▶ [AUFGABENLISTE]
(1) Wie viele Menschen nahmen laut dem Interview zur Eintrittsaktion im vergangenen Jahr am letzten Aktionstag das Angebot wahr?
(2) Setze das Interview zur Eintrittsaktion bitte im selben Ton fort, beginnend nach seinem letzten Satz.

▶ [AUSGEWÄHLTER AUSZUG]

===============

Braun: Hier vor Ort gibt es ganz viele extrem positive Momente voller Dankbarkeit, aber auch in der digitalen Welt, wo wir die Informationen zu der Aktion hauptsächlich veröffentlichen. Aber viele schreiben auch: "Ihr seid verrückt" oder dass wir wahnsinnig sind, dass wir keinen Nachweis fordern, dass wir betrogen werden würden. Dass man den Menschen nicht trauen kann und so weiter.

Wie viele nehmen das Angebot in Anspruch und wie viele zahlen trotzdem den normalen Eintrittspreis?

Braun: Jeder Wochentag ist anders. In diesem Jahr waren es zum Beispiel am ersten Tag der Aktion über 300. Das ist extrem viel für den ersten Tag, da waren in Schleswig-Holstein aber auch noch Ferien. Meist werden es zum Ende der Aktion immer mehr. Letztes Jahr waren es am letzten Tag der Aktion 1.320. Den Samstag können wir leider nicht anbieten, denn da haben wir auch im Januar oft schon zwei bis drei Stunden Wartezeit. Den Sonntag haben wir freigegeben mit der großen Bitte, erst ab einer bestimmten Uhrzeit zu kommen. Und trotz dieser vielen Warnungen haben wir auch sonntags teilweise bis zu 1.000 Menschen, die dann neunzig Minuten gewartet haben - denn dieses Aktionsticket kann man vorher nicht buchen. 

Das zeigt, dass Bedarf vorhanden ist. Wie wichtig ist denn kulturelle Teilhabe in Ihren Augen - vielleicht auch gerade jetzt in einer Zeit, in der viele große Probleme und Herausforderungen sehen?

Braun: Grundsätzlich bin ich der Meinung, dass die Gesamtsituation in Deutschland nicht so schlecht ist, wie sie oft dargestellt wird. Das kann ich natürlich aus meiner sehr gut situierten Position ganz einfach sagen. Aber: Ich versuche immer, links und rechts zu schauen und habe auch einen sehr breitgefächerten Freundeskreis. Da habe ich wirklich alles dabei und versuche auch dort, ein Gefühl zu gewinnen. Ich glaube, dass wir sehr viel schlechte Laune in diesem Land haben, die nicht ganz berechtigt ist. Das hoffe ich zumindest und dass wir uns aber sehr von lauten Stimmen anstecken lassen, wie schlimm in Deutschland alles ist. Wenn man genau hinschaut und vor allem auch über die Grenze hinaus in andere Kontinente, dann geht es uns doch gar nicht so schlecht. Oder wir könnten zumindest mit dem, was wir haben, besser leben, wenn wir optimistischer auf unser Dasein gucken.

===============

▶ [DATENBLOCK]

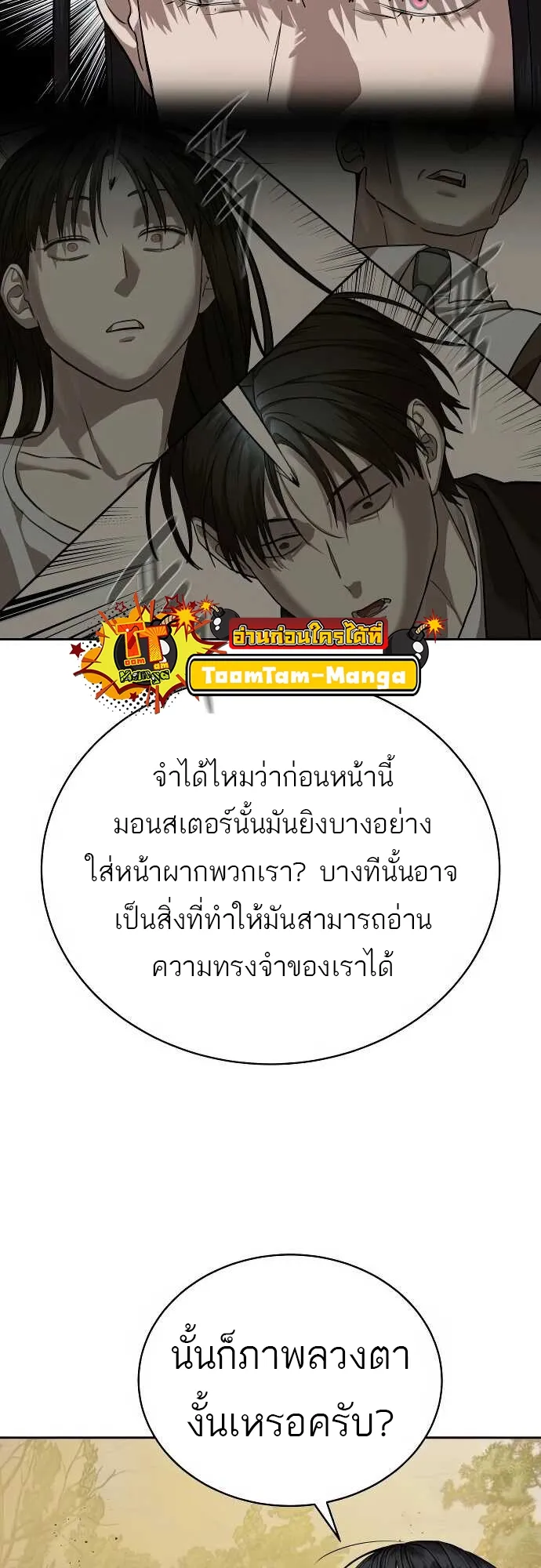 Special Civil Servant ข้าราชการพิเศษ ตอนที่ 31 หน้า 71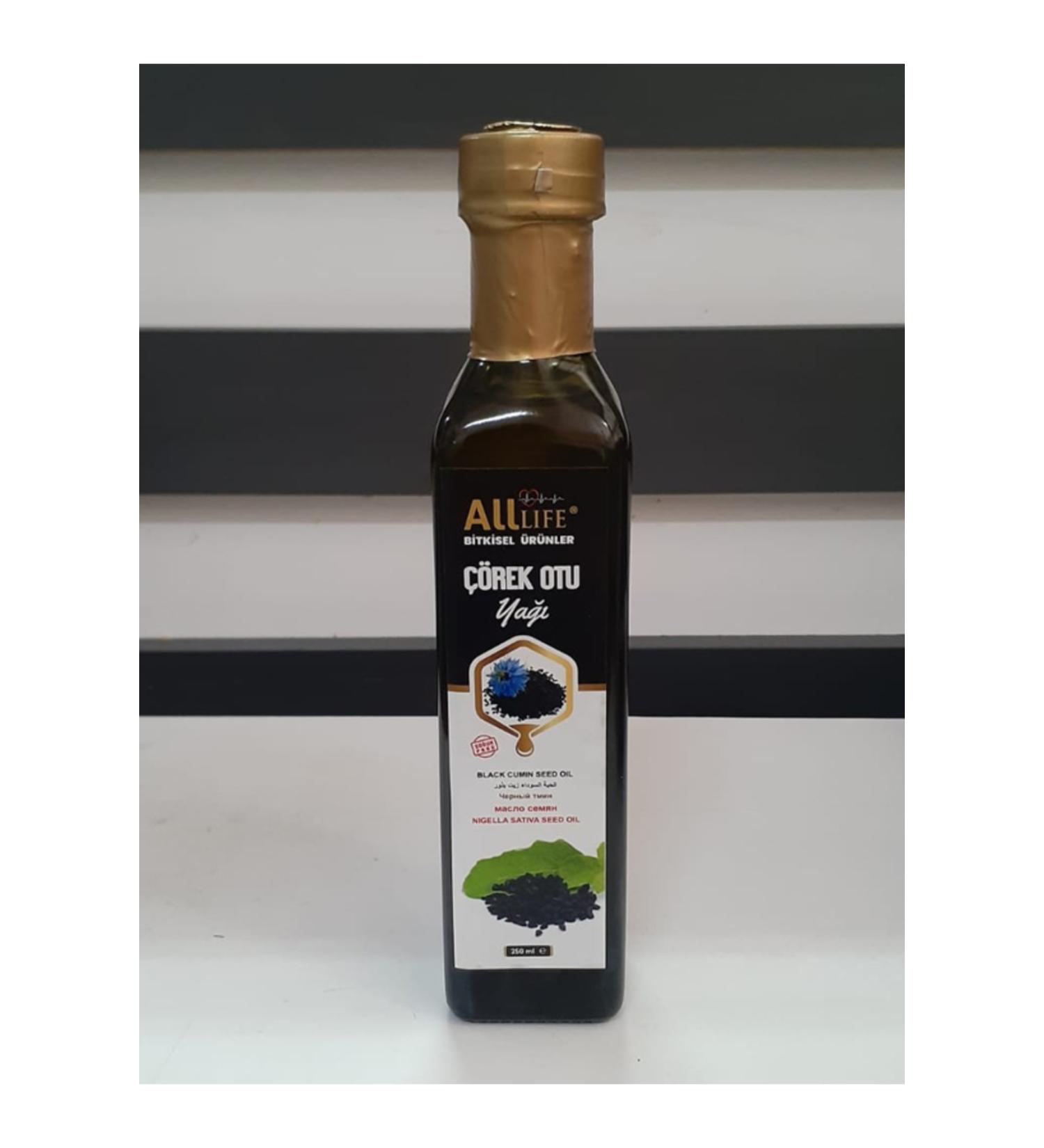 alllife Black Cumin Oil 250 ml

===============

▶ [GELÖSTE AUFGABEN]
(1) Am letzten Tag der Aktion waren es im vergangenen Jahr 1.320.

(2)
Besucher betrachten ein Modell im Miniaturwunderland © picture alliance/dpa | Markus Scholz Foto: Markus Scholz
Im Januar bietet das Miniatur Wunderland an ausgewählten Tagen freien Eintritt für einkommensschwache Besucher - zur Freude vieler Familien.

Es wird auch oft das Gefühl geäußert, dass es sehr gewalttätig ist. Wenn Menschen zusammentreffen, kommt leider auch oft Gewalt ins Spiel - vor allem unter Männern. Ich glaube, dass jeder Vorfall in dieser Richtung extrem ausgeschlachtet wird. Viele Mächte wollen genau das, Angst verbreiten, zum Beispiel in den sozialen Medien unter jungen Menschen - nach dem Motto: Mach den Menschen Angst und sie folgen dir. Und ich glaube, ein ganz großer Nährboden, sowohl dafür, das zu glauben als auch, um gewalttätig zu werden, ist das Gefühl, abgehängt zu sein, sich nicht zugehörig zu fühlen, gemobbt zu werden, negative Dinge immer wieder zu erfahren. Dann entsteht natürlich eine innere Wut, und mit Wut geht jeder Mensch anders um. Es gibt halt manche Männer, die damit nicht gut umgehen können. Und ich weiß, dass ich mit dieser Meinung ganz schön anecken kann: Aber wenn wir uns die letzten Schulmassaker in den USA anschauen, dann sind die Täter oft abgehängt von der Gesellschaft oder von der Klassengemeinschaft.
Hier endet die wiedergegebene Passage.